Single Malt Scotches are an acquired taste – not something to hand to your friend, the casual scotch drinker.

Perhaps the best analogy which follows the received wisdom of the grandparents paradigm (or lack thereof) above is my grandfather’s taste for horehound candy.

Better to start people out on butterscotches, then graduate them to peppermints, and .

My personal favorite scotch right now is Glenfiddich Solara Reserve which is is matured in three types of oak cask: sherry, bourbon and new oak, according to their website.

I first tried it out because I can’t spell, and know it. I was writing an email to a friend and knew I couldn’t spell ‘glenfiddich’. I therefore used my googleictionary – that is – I typed my best guess on the spelling into Google, and accepted what it gave when it came back with “Do you Mean ___ ?”

In this case, I decided to go to the Glenfiddich site for just to be sure (those damn’d Scots can’t spell either (Lagavulin,Laphroaig,glenfiddich) and discovered a little contest going on. The question: What do you think of when you drink our whiskey? The prize? A bottle of Solara Reserve, thank you.

I whipped out something about sitting in the garden remembering where I was 15 years ago and where I’d be 15 years later, and getting sloshed to the gills over the depressing prospects of both my future and my past.

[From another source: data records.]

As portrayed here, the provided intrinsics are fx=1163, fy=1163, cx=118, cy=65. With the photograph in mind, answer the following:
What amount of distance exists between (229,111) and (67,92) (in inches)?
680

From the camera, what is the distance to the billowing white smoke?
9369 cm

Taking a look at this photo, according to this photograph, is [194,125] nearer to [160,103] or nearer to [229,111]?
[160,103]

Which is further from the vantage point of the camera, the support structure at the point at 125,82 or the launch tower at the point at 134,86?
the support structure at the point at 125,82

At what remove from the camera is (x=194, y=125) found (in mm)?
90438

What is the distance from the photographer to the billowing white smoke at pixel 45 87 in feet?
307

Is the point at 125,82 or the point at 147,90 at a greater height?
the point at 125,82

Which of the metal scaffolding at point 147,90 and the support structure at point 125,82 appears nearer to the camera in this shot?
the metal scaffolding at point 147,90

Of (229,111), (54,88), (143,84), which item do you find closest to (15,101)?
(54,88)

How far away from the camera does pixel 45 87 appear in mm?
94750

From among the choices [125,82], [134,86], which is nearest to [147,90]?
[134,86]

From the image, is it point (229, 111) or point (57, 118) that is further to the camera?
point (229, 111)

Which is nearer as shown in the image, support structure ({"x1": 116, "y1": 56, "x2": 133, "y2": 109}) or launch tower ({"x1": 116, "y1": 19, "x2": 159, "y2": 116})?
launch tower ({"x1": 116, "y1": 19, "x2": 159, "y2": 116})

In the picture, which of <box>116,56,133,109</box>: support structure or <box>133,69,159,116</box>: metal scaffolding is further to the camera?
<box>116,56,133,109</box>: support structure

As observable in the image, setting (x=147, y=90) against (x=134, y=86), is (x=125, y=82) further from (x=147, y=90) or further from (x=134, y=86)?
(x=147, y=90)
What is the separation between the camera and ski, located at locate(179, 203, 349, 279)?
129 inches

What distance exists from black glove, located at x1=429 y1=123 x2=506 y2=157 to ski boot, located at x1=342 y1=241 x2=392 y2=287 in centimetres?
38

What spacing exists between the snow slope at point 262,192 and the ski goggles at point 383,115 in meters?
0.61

Well, nobody else over the age of 21 entered, I guess, because a bottle showed up in the mail. I was quite proud.
The bad news was that the letter they sent praising my entry had the name of the previous month’s winner in it. Ah, what price fame? Still the whiskey was very good, and I’ve run through a couple of bottles of it since. I prefer it with just a few drops of water and no ice, and I prefer it from my silver christening cup I was given as a child. Prossibly the wrongness of it all is what makes it taste so good, but it’s probably the hint of silver polish that you can never get out of a silver cup.

I don’t drink it exclusively though – I keep a variety of bottles around to drink depending on my mood. What I usually serve to people who aren’t deep into the nuances of impact of different locations in Scotland on the taste is Chivas. Chivas is very nice with ice and can survive soda as well.

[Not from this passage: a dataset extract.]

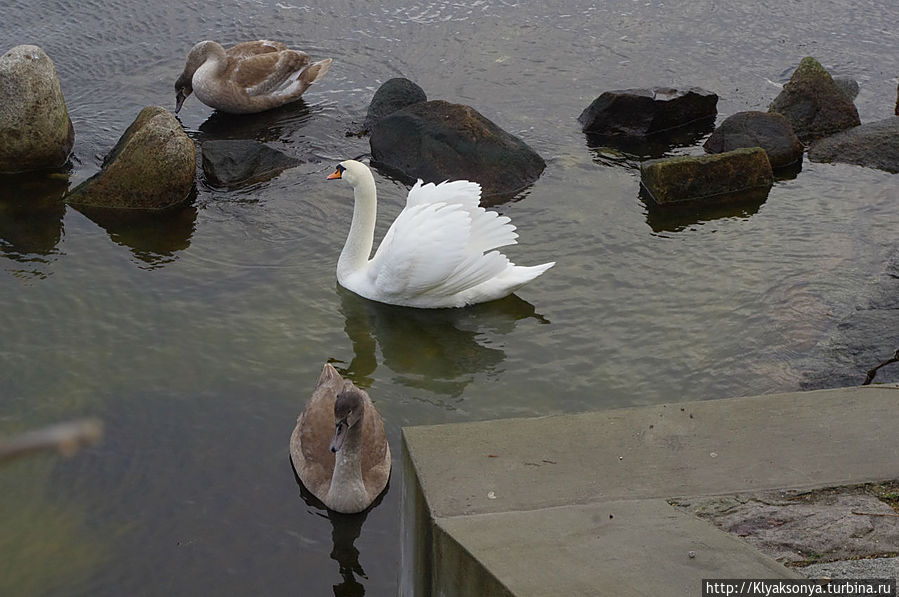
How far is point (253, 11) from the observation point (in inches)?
570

For the few who claim to appreciate the distinctions between types of yeast pee, I have a bottle of Johnny Green single malt, and the special few who won’t drink it all I have a bottle of Johnny Blue. I wish I could say that I’ve tried Lagavulin, but I’m going to have to buy sandy claudette some nice jewelry to persuade her I need more expensive liquor.


Comment from S. Weasel
Time: July 18, 2007, 2:28 pm

I can make my Christmas bottle last the whole year. Only the first jigger is the good stuff, then it’s cheaper stuff, then it’s vodka. I obey a similar pattern with my reading material: I start with science books, then move to novels, then true crime. On an especially raucous night, I eventually wind up hitting the comics.

Man, that 50-year-old Glenfiddich is wild. And only £5,000.00 a bottle (a little more than I paid for my last car).


Comment from Theo
Time: March 6, 2008, 7:40 pm

Strange that I knew it was yeast pee but had never appreciated it fully. The only lacunae in your beautifully turned disquisition were the omissions of other methods used for hydrolysing the starch to sugar.

You mention sake, where the grain is not malted but infected with an imperfect fungus which achieves the same effect. Amasake is the sweet rice pudding made if yeast is not added.

Spit is used by many out-of-the-way alewives. Human spit contains amylase, the enzyme that splits long starches into short sugars. I have seen references to this used on starchy roots such as cassava and sweet potato mash that would be impossible to malt.

I love your writing style, please forgive my persiflage, it is late.


Comment from S. Weasel
Time: March 6, 2008, 7:53 pm

I knew that, Theo! I had Xtreme difficulty with cavities when I was an ickle baby weasel, and my dentist suggested that my saliva might be unusually embued with amylase. Hence making my mouth a sugar factory.

This is a very satifsying comment. I saw the hit in Google, but I almost never see the hittee.